Andrew Paul Wood – 20 November, 2012
The High Country is a cityscape of discarded water bottles nestled in rolling green-pastured hills of shredded silage wrapping. At night the city towers are illuminated, a much needed point of interest in an increasingly bland urban environment of demolitions and concrete tilt slab.
Christchurch
Joanna Langford
The High Country
November 2012 to January 2013
And I John saw the holy city, new Jerusalem, coming down from God out of heaven, prepared as a bride adorned for her husband. - Revelation 21:2, King James Version
A city floats above Christchurch like a Fata Morgana or Nephelokokkygia, a little hovering Laputa out of Gulliver’s Travels, or perhaps an echo of sky-poised rock in René Magritte’s Le Château des Pyrénées (1959), or the gravity-resisting Hallelujah Mountains of James Cameron’s 2010 movie Avatar, or the flying city of the Hawkmen in Flash Gordon? What are we to make of this strange apparition from another world beyond the sky? Is it a visitation, a vision, or an omen? Despite its obvious concrete reality, this intervention has obvious dreamlike and mythopoetic qualities that make it something rather special.

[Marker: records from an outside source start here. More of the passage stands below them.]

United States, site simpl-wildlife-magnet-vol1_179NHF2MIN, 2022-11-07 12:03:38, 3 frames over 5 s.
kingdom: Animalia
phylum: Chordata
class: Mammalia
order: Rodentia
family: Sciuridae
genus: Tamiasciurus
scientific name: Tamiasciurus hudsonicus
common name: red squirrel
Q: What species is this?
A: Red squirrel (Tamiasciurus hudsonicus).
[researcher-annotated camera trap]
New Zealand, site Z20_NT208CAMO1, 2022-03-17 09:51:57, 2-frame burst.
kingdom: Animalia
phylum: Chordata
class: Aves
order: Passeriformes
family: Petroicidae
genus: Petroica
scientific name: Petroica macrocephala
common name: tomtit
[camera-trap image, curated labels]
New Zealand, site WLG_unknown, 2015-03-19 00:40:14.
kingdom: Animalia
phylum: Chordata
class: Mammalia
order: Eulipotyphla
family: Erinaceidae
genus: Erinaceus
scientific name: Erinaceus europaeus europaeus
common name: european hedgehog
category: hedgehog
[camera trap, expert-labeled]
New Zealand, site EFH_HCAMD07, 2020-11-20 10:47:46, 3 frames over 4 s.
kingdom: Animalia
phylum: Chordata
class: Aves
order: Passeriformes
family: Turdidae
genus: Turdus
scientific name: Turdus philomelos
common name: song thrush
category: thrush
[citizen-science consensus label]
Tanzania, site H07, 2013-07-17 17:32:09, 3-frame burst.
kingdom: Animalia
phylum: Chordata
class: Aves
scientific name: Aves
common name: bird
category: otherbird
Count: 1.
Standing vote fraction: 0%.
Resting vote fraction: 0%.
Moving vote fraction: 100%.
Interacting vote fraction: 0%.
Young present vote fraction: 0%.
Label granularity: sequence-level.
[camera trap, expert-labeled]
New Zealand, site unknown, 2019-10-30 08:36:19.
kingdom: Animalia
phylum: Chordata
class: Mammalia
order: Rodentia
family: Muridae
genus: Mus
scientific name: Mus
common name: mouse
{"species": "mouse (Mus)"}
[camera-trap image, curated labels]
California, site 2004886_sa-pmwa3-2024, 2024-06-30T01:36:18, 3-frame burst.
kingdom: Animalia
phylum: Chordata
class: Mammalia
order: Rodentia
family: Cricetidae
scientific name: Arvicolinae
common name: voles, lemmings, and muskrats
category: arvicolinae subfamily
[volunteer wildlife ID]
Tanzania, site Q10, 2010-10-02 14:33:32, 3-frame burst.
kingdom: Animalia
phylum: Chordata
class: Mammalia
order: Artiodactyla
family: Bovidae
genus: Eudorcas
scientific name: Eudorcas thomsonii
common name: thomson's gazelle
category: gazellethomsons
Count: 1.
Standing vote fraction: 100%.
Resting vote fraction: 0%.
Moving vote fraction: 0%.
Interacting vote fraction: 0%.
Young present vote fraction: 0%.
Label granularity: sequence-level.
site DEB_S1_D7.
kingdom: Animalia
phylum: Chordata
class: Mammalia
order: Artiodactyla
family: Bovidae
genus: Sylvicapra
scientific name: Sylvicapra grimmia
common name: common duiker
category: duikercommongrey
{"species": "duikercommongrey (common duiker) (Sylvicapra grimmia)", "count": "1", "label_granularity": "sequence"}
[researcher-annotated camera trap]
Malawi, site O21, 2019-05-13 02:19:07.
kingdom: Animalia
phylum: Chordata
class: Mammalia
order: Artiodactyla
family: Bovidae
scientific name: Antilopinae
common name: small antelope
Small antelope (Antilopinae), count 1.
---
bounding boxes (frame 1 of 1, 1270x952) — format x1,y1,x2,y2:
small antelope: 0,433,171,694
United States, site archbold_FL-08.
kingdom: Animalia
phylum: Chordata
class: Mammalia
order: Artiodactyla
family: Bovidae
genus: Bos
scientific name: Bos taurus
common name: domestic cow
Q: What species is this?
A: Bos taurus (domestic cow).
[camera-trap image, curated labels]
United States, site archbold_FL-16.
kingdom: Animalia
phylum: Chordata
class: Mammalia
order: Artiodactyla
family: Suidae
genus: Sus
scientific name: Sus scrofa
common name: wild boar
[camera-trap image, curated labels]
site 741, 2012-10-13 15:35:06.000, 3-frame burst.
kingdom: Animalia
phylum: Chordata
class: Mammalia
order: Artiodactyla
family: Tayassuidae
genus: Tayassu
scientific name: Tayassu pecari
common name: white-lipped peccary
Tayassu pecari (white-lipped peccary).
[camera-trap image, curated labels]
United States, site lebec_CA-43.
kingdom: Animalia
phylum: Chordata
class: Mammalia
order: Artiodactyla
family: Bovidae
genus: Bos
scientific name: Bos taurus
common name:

Joanna Langford’s The High Country, a belated project of Christchurch’s 2011 SCAPE biennial, like most of her recent work, is an installation made from recycled waste. Perched high above one of Christchurch’s many cleared lots (mercifully not colonised by Wilson’s carparks) on the corner of Montreal and Kilmore Streets off Cranmer Square, on top of a ten metre tall crane tower well-anchored against the aftershocks that still plague the Garden City from time to time. This solid terrestrial bridge, a Tower of Babel, is in contrast to the aerial, ethereal city in the sky.
Born in Gisborne in 1978, Dunedin-based Langford studied Media Arts in Hamilton, and graduated with a Masters in Painting at the University of Canterbury School of Fine Arts in 2004. She was the 2006 Olivia Spencer-Bower Fellow and the 2010 Frances Hodgkins Fellow, University of Otago. Her work is very familiar to the Canterbury audience, particularly from her epic installation Up from the Plainlands which Christchurch Art Gallery commissioned for the top of its majestic central staircase in 2009 - a Dr Seuss-like landscape of the plastic green grass found in deli and butcher’s displays, suspended beneath great billowing inflatable clouds made from white plastic shopping bags. The continuum of aesthetic and ideas are immediately obvious.
The High Country is a cityscape of discarded water bottles nestled in rolling green-pastured hills of shredded silage wrapping. At night the city towers are illuminated, a much needed point of interest in an increasingly bland urban environment of demolitions and concrete tilt slab. A New Jerusalem of recycled materials rises miraculously with the former sites of painfully absent heritage buildings on all sides and the leafy green boscage of Cranmer Square. The unexpected, surreal nature of the intervention is a big part of the work’s charm.
The installation counterpoints the urban - the skyscrapers made of city-dwellers’ ubiquitous sipper drinking bottles - with the rural - the silage wrapping paddocks. It also represents a kind of heavenly city among the clouds, a utopian and superlunary Platonic ideal form. In that sense it might be said to be a reflection of the anticipated future Christchurch that it is hoped will arise Phoenix-like from the rubble. Perhaps then, we should regard this as an aspirational icon, and an ex voto art work giving thanks that the events of September 2010 and February 2011 were not considerably worse. Perhaps it is a beacon of hope as well.
This is the end of a long and difficult saga. Earthquakes postponed the SCAPE Biennial of art in public space for two years in succession, with further delays because of several renegotiations of site and Langford injuring herself this year. The result is a striking work that animates the problematic landscape of post-quake Christchurch. It is one courageous and outstanding solution of how to reinvest life and interest to the desolate and homogenised voids of the inner city during its transitional regeneration.